-- start of RECORDED DATA --
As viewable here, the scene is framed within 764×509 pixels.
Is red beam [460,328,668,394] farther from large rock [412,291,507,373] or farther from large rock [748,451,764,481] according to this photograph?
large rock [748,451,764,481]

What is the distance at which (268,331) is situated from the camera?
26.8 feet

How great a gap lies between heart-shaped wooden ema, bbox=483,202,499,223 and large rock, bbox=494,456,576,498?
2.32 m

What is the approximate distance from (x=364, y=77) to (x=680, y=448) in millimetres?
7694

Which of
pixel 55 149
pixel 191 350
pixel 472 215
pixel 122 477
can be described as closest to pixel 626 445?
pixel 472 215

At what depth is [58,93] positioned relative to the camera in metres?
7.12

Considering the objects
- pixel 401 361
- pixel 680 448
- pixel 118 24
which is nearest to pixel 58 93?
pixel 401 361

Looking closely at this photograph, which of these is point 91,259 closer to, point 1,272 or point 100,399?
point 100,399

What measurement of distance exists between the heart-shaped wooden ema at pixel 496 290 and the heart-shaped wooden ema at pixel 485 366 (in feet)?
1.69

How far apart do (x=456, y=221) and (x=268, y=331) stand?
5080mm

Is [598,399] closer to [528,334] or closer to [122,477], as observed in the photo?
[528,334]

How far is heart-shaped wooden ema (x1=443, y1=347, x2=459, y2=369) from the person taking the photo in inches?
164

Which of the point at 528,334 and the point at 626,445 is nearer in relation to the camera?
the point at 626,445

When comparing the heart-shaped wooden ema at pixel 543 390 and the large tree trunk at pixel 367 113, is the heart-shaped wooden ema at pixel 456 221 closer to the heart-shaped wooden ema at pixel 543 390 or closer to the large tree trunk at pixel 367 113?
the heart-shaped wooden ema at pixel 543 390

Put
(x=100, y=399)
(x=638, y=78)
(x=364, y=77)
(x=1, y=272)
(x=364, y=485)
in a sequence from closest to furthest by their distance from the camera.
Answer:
-- end of RECORDED DATA --
Copy each of the data items above word for word.

# ANSWER IN FULL:
As viewable here, the scene is framed within 764×509 pixels.
Is red beam [460,328,668,394] farther from large rock [412,291,507,373] or farther from large rock [748,451,764,481] according to this photograph?
large rock [748,451,764,481]

What is the distance at which (268,331) is situated from the camera?
26.8 feet

How great a gap lies between heart-shaped wooden ema, bbox=483,202,499,223 and large rock, bbox=494,456,576,498?
2.32 m

What is the approximate distance from (x=364, y=77) to (x=680, y=448) in millimetres?
7694

Which of
pixel 55 149
pixel 191 350
pixel 472 215
pixel 122 477
can be described as closest to pixel 626 445?
pixel 472 215

At what depth is [58,93] positioned relative to the camera in metres?
7.12

Considering the objects
- pixel 401 361
- pixel 680 448
- pixel 118 24
which is nearest to pixel 58 93?
pixel 401 361

Looking closely at this photograph, which of these is point 91,259 closer to, point 1,272 or point 100,399?
point 100,399

What measurement of distance exists between the heart-shaped wooden ema at pixel 496 290 and the heart-shaped wooden ema at pixel 485 366 (in feet)?
1.69

How far apart do (x=456, y=221) and (x=268, y=331) stand?
5080mm

Is [598,399] closer to [528,334] or closer to [122,477], as observed in the photo?
[528,334]

How far is heart-shaped wooden ema (x1=443, y1=347, x2=459, y2=369) from the person taking the photo in inches?
164

Which of the point at 528,334 and the point at 626,445 is nearer in relation to the camera?
the point at 626,445

When comparing the heart-shaped wooden ema at pixel 543 390 and the large tree trunk at pixel 367 113, is the heart-shaped wooden ema at pixel 456 221 closer to the heart-shaped wooden ema at pixel 543 390 or closer to the large tree trunk at pixel 367 113?
the heart-shaped wooden ema at pixel 543 390

Put
(x=100, y=399)
(x=638, y=78)
(x=364, y=77)
(x=1, y=272)
(x=364, y=485)
in a sequence from closest to furthest by their distance from the camera.
Answer:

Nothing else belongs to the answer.